Varian’s Defiance could be one to watch in classic trial
THE Lingfield classic trials can be good guides to what will happen at Epsom next month, even though the Dante meeting’s races are generally regarded as where the best UK contenders head for these days.
Aidan O’Brien’s form in Britain this year was dismal until winning a maiden at Chester on Wednesday. Up to then, only one of his eight runners had managed a place. That yard can never be written off but Roger Varian’s Defiance may be the one to concentrate on. He is bred to get the trip, coped with the undulations of Epsom in the Blue Riband Trial last time, and Varian is having a good start to the season.
Ralph Beckett is renowned for his training of fillies and in the Oaks Trial Treasure, owned by the King and Queen, is prominent in the betting on the basis of victory in her sole start at Nottingham in October. It was heavy going there, so the extent the Lingfield ground dries out is a complicating factor. The stable second string You Got To Me has each-way prospects. The Gosdens’ Danielle is favourite after thrashing her rivals in a Wetherby maiden by 12 lengths, but the form may not amount to much.
Beckett can also take the Chartwell Stakes for older fillies with Remarquee, who aims to win first time out for the third season in a row
Looking back 50 years, the 1974 Derby Trial form was completely turned over in the Derby itself. Carrying Lady Beaverbrook’s wellknown brown and green colours, Bustino was the winner at Lingfield. Snow Knight was third, beaten one length and a length-and-a-half at level weights. Bustino had already finished five lengths ahead of Snow Knight in the Sandown Classic Trial, giving him five pounds.

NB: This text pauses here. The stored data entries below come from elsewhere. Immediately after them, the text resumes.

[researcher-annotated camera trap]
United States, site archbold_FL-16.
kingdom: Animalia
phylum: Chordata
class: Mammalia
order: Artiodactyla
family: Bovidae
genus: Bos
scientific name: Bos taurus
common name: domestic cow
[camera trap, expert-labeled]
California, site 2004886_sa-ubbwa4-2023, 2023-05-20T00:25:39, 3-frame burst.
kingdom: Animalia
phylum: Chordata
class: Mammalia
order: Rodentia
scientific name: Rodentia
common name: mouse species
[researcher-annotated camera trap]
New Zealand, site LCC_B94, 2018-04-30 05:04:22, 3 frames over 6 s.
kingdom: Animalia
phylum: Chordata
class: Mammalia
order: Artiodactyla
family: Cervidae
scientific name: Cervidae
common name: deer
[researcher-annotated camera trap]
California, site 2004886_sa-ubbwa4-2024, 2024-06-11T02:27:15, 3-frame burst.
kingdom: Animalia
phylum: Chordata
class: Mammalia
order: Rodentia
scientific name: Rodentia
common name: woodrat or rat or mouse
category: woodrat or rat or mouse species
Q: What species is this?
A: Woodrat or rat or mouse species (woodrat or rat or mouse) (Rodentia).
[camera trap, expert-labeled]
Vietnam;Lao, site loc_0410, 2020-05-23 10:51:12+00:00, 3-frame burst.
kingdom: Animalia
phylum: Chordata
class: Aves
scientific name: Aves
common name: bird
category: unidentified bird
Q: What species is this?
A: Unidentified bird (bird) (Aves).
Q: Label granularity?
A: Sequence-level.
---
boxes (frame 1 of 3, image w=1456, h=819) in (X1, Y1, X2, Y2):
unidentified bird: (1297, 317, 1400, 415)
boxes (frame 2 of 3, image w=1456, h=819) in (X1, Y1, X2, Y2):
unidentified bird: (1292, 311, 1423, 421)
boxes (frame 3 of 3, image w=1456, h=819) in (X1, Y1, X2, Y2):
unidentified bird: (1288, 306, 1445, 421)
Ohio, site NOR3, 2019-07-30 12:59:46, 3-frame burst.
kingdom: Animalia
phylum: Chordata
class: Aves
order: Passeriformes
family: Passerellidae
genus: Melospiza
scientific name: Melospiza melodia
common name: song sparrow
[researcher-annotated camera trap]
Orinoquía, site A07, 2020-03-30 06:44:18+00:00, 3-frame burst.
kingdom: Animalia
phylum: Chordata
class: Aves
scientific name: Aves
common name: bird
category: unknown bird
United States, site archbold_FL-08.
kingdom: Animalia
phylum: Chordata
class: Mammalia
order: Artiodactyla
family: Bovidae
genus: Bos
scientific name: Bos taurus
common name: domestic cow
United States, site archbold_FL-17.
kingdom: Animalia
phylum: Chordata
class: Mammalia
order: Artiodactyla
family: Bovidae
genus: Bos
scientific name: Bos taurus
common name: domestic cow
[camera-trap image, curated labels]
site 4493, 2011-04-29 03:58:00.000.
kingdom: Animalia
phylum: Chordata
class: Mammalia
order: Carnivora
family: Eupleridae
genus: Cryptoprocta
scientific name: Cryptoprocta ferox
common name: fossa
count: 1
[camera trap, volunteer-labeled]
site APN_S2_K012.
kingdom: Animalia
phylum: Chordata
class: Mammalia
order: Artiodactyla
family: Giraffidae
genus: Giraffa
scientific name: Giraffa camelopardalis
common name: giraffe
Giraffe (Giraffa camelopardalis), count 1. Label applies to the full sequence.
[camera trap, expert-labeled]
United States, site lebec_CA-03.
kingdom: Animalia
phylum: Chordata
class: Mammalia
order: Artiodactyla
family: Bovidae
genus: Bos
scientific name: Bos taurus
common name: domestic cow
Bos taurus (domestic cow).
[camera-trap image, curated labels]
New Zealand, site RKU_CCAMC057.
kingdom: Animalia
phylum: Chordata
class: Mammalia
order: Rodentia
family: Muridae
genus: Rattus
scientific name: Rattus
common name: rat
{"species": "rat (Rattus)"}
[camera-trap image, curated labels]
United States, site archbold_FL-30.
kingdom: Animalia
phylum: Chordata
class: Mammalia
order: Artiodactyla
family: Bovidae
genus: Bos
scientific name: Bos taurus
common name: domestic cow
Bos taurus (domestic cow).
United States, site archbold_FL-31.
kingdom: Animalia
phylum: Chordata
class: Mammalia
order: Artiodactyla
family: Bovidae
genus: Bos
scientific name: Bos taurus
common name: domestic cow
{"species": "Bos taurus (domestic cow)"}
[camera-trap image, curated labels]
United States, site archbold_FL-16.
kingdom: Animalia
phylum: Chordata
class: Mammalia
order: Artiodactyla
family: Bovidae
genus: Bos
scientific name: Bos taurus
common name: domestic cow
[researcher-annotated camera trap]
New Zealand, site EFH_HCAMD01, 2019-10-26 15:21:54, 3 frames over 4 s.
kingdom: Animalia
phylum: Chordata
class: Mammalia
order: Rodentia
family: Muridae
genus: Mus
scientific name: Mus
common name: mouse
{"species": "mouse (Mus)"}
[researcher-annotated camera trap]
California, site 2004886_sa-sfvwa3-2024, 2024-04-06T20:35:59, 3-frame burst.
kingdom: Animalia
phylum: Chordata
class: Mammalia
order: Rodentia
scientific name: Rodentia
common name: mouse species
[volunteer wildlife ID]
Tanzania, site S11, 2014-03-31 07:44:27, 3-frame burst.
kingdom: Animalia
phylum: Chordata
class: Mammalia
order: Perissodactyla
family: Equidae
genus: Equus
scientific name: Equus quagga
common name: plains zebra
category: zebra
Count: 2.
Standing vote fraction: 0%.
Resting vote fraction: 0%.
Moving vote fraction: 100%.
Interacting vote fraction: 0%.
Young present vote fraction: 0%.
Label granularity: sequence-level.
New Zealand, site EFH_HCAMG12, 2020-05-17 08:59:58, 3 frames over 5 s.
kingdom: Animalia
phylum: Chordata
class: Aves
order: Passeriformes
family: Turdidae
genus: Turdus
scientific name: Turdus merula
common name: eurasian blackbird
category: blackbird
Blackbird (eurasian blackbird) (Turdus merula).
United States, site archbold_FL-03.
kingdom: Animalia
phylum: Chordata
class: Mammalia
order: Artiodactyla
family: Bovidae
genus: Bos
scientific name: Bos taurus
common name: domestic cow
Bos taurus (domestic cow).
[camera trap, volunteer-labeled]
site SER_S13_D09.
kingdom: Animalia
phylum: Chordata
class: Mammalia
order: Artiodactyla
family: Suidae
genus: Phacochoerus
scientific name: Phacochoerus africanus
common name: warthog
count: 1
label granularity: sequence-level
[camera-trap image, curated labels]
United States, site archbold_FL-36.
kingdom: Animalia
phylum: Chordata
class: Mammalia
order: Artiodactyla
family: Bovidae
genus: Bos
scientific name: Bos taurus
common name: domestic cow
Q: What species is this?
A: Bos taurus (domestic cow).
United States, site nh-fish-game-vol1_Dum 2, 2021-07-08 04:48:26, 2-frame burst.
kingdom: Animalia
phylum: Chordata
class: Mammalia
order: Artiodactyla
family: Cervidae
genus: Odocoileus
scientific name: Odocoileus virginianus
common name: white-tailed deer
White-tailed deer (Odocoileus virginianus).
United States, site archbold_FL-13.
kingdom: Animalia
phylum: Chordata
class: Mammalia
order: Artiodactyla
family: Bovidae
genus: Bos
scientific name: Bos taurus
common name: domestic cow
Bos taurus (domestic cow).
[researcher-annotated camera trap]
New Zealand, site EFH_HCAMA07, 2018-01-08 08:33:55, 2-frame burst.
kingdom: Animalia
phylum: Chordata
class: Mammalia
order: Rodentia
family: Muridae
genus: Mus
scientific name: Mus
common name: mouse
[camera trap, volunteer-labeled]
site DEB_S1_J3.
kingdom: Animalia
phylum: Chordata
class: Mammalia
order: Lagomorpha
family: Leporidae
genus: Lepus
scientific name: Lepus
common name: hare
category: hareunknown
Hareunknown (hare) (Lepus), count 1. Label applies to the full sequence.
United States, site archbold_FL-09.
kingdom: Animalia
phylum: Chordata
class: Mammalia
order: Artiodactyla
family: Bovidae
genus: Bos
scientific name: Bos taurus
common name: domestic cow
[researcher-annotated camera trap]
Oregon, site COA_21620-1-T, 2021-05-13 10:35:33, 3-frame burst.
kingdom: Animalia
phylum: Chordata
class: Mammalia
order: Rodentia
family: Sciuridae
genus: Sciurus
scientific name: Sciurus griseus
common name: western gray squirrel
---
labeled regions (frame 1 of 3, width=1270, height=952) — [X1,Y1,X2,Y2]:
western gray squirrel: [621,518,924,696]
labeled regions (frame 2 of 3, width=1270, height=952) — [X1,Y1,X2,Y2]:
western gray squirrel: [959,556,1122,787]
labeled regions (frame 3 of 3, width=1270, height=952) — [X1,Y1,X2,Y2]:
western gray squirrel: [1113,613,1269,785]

Three-and-a-half weeks later Snow Knight won at 50/1, with Bustino three lengths back in fourth. In hindsight Snow Knight had improved between the two trials by five pounds plus two-and-a-half lengths, so on the basis that an upward curve might be maintained those odds were generous considering his old rival was returned at 8/1.
Bustino redeemed himself by winning the St Leger and the following year’s Coronation Cup. He was then one half of the Race of the Century in the King George VI & Queen Elizabeth Stakes, when just outpointed by Grundy an epic battle. Two-and-a-half seconds were knocked off the course record, which stood for 35 years.
Snow Knight has been pretty well forgotten, due to running only twice more after the Derby and finishing sixth and third before being sold to Canada. He had always been an awkward customer, often badly behaved at the start (“highly strung” to his admirers) and his new handler could not get any reward from him. He was passed on to an American trainer, Mack Miller, who was frustrated with his antics but spent a lot of time calming him down – so successfully that he won five big races in the States in 1975 and was voted the Male Turf Horse of the Year. Coincidentally, on this side of the Atlantic, Bustino was nominated the British Champion Older Horse that year.